The investigators hypothesized that "controllers" would have a CD8 cytotoxic T-lymphocyte (CTL) response that targeted specific regions of the HIV genome and that the response would be "broader" than that of "progressors." A broader response is one that recognizes a greater range of specific peptide sequences, or epitopes, within HIV genes. They used elispot assays and intracellular staining for cytokine production to measure the CTL response. They also looked at other possible predictors, including the presence of mutations in the CCR5 receptor and the CCR2 receptor, HLA type and the presence of infection with GB-virus C. GB virus-C was initially identified as a positive hepatitis virus, but does not appear to cause much hepatitis. However, several studies have found lower rates of HIV progression among people who are also infected with GB virus-C.

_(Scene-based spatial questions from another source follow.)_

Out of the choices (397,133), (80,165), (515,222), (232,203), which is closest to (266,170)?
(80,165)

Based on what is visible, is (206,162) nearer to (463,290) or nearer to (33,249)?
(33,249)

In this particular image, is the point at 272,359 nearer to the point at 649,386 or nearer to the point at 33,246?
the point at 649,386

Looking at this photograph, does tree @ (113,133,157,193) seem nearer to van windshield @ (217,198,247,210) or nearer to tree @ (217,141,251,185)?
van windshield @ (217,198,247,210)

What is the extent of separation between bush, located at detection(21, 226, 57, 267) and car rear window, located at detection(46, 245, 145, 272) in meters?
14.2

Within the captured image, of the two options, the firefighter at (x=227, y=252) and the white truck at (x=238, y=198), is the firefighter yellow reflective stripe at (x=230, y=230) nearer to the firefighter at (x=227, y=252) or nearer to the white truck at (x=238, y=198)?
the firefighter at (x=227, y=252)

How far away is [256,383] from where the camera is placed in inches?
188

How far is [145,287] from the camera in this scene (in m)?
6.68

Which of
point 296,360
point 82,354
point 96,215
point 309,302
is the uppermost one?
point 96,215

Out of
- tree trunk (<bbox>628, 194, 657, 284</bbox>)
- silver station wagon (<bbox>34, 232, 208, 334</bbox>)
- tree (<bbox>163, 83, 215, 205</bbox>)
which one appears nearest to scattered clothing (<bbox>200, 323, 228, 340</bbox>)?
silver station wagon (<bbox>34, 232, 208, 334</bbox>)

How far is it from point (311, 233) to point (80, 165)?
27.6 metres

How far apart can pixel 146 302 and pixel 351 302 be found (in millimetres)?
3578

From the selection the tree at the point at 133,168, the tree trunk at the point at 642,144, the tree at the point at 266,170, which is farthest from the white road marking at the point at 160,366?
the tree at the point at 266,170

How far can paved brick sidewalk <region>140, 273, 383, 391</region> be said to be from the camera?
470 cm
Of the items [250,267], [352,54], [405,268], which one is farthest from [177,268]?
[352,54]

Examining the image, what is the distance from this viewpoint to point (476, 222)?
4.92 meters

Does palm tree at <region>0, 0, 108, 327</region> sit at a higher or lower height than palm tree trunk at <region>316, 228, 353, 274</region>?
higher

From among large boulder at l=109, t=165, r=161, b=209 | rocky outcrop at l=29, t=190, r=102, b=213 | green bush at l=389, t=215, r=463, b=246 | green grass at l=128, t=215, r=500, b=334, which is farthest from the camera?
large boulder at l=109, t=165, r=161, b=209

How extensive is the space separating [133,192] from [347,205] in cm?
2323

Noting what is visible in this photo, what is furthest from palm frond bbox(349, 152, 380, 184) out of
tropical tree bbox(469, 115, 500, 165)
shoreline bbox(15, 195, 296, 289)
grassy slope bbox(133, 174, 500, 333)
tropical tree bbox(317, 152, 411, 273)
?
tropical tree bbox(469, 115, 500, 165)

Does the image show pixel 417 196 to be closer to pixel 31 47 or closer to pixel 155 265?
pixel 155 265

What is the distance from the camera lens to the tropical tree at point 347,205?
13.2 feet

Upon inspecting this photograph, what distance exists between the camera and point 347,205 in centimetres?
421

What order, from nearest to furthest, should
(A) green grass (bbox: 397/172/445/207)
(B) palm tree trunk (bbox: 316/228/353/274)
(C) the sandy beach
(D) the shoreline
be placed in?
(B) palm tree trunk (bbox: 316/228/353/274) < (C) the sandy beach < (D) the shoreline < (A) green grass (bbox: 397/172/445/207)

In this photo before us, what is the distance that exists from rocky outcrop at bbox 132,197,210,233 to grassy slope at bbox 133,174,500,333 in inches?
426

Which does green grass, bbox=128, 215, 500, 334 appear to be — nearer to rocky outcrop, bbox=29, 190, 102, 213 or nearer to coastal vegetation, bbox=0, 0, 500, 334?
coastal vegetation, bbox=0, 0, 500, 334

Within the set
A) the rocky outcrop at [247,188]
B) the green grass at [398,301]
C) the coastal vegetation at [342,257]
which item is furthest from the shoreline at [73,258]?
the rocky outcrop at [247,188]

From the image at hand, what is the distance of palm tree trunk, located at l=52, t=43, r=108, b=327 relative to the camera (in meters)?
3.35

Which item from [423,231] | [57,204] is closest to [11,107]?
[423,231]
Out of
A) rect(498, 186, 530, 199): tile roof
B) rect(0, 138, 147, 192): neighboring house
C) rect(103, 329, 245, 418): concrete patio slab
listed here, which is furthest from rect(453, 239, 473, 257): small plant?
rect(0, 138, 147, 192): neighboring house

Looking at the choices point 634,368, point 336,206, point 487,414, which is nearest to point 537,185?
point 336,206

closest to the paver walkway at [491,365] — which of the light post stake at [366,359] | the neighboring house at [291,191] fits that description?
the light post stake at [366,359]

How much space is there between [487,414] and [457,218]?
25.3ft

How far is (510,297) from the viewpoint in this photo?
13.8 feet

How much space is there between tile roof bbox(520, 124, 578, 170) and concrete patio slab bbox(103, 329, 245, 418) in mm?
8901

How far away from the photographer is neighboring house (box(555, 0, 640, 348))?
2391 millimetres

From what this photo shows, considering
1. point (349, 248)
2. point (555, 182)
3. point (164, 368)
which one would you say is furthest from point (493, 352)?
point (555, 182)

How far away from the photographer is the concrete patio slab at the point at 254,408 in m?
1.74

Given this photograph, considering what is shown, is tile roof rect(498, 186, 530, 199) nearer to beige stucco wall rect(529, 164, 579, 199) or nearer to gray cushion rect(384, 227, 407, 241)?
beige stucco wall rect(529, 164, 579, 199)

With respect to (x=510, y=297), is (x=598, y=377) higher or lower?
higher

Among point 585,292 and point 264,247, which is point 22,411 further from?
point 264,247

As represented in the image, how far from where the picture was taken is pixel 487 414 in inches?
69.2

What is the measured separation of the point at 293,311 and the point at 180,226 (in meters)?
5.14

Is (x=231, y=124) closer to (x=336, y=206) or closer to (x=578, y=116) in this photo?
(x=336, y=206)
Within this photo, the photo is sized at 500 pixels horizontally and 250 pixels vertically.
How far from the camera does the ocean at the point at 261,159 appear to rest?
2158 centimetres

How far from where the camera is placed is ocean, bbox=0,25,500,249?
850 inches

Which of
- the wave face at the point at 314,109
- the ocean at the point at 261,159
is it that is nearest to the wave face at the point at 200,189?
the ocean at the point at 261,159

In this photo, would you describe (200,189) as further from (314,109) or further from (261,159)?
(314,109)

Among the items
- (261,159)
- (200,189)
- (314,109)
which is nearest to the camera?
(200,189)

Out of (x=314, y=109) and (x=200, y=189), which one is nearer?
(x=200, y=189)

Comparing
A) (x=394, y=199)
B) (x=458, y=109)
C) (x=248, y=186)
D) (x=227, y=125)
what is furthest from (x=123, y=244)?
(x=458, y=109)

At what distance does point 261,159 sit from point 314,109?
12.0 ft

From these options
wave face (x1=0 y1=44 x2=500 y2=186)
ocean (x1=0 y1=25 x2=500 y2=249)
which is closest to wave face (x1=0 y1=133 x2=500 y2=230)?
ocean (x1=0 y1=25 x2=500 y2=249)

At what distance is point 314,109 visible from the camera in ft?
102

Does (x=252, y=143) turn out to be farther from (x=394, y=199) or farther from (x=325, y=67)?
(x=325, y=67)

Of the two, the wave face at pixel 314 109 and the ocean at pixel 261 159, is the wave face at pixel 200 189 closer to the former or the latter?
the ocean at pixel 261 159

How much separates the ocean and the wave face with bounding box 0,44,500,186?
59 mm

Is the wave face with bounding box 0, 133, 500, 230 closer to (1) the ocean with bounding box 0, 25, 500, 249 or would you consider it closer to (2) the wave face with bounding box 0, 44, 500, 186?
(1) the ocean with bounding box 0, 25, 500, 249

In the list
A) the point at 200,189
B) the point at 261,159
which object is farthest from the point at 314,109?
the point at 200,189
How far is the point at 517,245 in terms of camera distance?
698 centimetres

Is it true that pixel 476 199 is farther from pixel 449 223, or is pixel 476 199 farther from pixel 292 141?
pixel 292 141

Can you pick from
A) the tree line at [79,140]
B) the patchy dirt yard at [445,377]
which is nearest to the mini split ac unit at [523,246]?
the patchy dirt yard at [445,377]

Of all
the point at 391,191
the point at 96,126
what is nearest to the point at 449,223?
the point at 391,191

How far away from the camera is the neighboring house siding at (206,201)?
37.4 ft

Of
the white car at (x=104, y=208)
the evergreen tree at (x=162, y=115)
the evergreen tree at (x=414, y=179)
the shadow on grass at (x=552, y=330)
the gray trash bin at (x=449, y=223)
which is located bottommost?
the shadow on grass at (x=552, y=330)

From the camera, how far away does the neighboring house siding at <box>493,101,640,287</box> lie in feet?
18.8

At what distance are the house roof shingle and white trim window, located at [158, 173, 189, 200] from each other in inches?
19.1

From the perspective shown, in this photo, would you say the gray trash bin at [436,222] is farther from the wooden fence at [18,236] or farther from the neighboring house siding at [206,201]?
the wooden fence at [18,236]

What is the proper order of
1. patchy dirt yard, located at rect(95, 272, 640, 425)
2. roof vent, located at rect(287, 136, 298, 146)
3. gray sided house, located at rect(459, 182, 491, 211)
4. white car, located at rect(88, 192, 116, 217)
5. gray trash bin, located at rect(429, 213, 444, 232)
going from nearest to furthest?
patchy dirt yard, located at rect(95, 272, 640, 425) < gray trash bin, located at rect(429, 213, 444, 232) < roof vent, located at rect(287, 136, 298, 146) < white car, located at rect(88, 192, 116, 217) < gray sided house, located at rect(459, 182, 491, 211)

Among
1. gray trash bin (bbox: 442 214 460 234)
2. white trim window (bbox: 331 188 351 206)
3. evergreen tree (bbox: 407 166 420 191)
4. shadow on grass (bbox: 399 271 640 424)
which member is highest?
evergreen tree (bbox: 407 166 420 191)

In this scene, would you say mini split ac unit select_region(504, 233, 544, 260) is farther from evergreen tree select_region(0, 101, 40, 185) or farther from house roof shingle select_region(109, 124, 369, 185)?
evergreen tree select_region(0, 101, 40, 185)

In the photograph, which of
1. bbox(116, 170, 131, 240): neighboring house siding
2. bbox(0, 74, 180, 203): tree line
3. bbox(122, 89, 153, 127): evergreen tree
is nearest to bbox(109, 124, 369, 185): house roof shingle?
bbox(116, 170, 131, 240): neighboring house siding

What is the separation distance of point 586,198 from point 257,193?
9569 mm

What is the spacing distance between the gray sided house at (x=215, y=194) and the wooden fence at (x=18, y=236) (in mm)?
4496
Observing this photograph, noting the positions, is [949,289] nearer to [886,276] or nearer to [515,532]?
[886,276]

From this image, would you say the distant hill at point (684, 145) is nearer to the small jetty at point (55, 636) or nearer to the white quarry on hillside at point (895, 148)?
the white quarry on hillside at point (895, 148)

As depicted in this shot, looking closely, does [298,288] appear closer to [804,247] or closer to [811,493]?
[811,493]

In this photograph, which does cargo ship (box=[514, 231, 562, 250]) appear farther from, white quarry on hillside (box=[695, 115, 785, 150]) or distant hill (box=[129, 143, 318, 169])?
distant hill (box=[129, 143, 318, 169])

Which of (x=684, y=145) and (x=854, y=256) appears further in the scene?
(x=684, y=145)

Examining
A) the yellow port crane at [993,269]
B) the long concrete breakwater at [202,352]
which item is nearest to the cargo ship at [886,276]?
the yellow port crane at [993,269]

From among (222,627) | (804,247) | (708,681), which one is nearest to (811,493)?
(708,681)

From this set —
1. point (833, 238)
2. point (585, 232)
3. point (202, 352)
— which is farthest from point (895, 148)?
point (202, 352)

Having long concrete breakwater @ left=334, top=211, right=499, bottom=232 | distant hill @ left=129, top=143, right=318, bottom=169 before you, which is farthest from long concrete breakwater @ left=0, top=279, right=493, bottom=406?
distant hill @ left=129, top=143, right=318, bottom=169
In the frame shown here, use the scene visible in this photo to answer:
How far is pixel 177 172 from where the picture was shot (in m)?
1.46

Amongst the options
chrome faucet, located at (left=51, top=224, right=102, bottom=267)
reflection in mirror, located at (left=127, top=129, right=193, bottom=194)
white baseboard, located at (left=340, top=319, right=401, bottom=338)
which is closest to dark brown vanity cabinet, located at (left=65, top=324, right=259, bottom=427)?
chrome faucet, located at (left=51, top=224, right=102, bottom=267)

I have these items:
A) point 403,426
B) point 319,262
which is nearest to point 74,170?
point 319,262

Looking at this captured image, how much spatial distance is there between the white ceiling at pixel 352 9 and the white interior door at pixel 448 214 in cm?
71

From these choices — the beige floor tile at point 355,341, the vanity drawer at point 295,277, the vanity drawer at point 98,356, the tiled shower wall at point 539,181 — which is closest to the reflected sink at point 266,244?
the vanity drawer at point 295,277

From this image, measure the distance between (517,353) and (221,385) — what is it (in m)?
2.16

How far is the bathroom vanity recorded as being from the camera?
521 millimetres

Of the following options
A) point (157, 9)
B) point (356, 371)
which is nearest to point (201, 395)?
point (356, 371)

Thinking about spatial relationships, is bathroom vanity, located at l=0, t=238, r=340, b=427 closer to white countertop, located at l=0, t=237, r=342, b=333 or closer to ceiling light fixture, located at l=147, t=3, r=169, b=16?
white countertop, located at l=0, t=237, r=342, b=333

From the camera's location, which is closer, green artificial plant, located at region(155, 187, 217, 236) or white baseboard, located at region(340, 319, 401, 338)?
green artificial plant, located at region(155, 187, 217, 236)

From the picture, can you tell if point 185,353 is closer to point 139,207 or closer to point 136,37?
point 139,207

The results were a bit surprising. There was no difference in the overall breadth or magnitude of CTL response among the virus controllers compared to the progressors. There were three specific epitopes in gag and nef that were more likely to be recognized by the controllers. There was a difference, however, in the markers of the type of HIV-specific CD8 CTL cells. The cells from the virus controllers were more likely to be of an "effector" phenotype, meaning they were the type of cell that can kill infected cells. This suggests that in progressors there may be a block in the functional maturation of the immune cells directed against HIV.
In addition, 55 percent of the controllers had an HLA allele that was of a type associated with non progression. About 16 percent were heterozygous for CCR5 delta 32 and 20 percent had mutations in the CCR2 receptor. Significantly more controllers were infected with GB-virus C.
Control of virus therefore seems to be a complex mix of factors. This study contributes to our understanding by looking at many of these factors in a fairly large group of people who manage to control the virus. Understanding the mix of factors -- and especially how they interact -- may help develop new immune therapies and gene therapies. Perhaps as important, it may help avoid blind alleys in vaccine development. Much work remains to be done, but this is another important contribution from Dr. Walker's lab.